**How to complete this task**
Only the lines from the one containing "夕日とほぼ丸い月_e0133780_18282316.jpg" to the end of the data below belong in the answer, each repeated exactly; no pictures.

**Data segment**
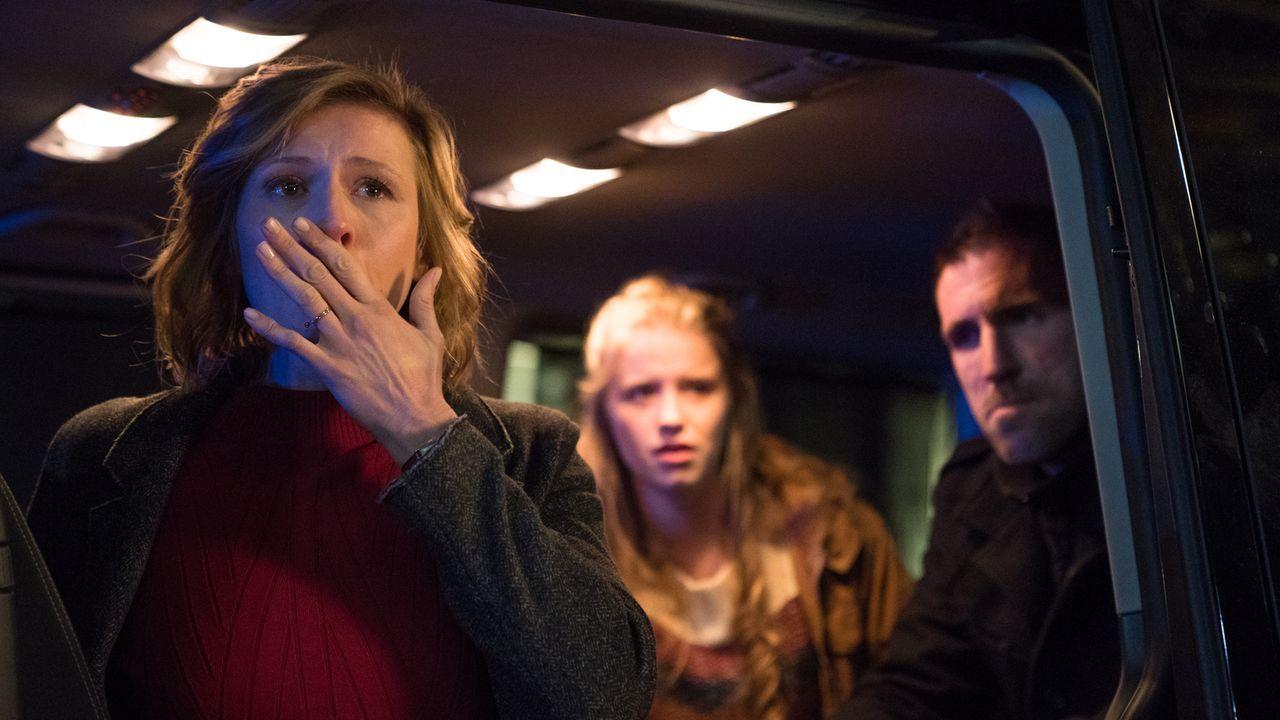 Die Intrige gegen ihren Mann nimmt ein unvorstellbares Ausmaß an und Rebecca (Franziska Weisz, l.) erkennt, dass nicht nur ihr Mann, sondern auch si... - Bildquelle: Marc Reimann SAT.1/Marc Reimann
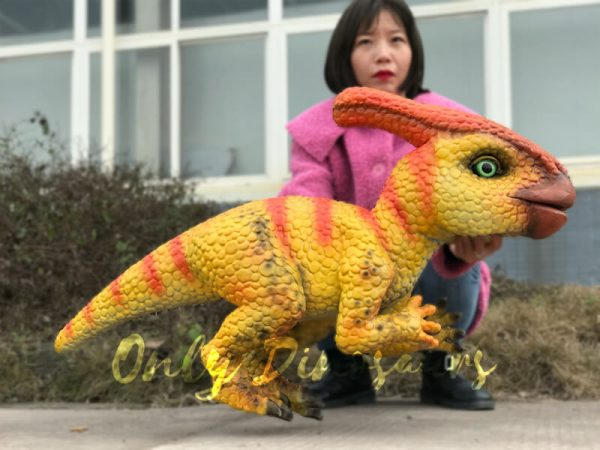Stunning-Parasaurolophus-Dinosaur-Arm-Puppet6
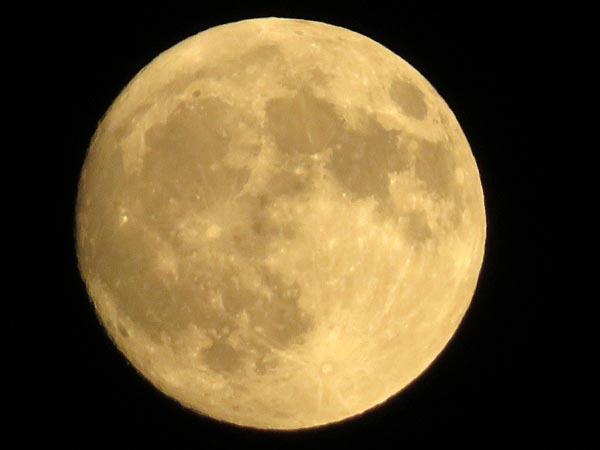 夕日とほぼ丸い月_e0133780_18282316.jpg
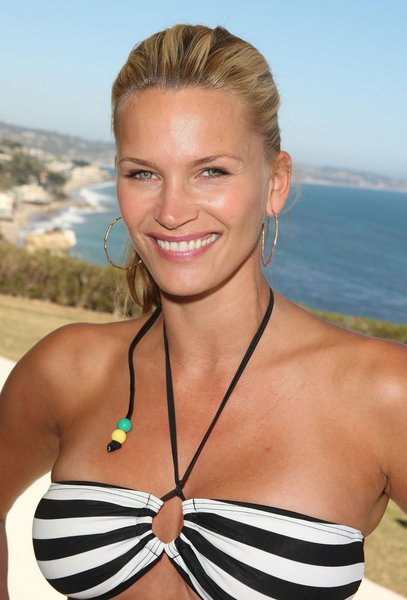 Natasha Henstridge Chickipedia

**Task answer**
 夕日とほぼ丸い月_e0133780_18282316.jpg
 Natasha Henstridge Chickipedia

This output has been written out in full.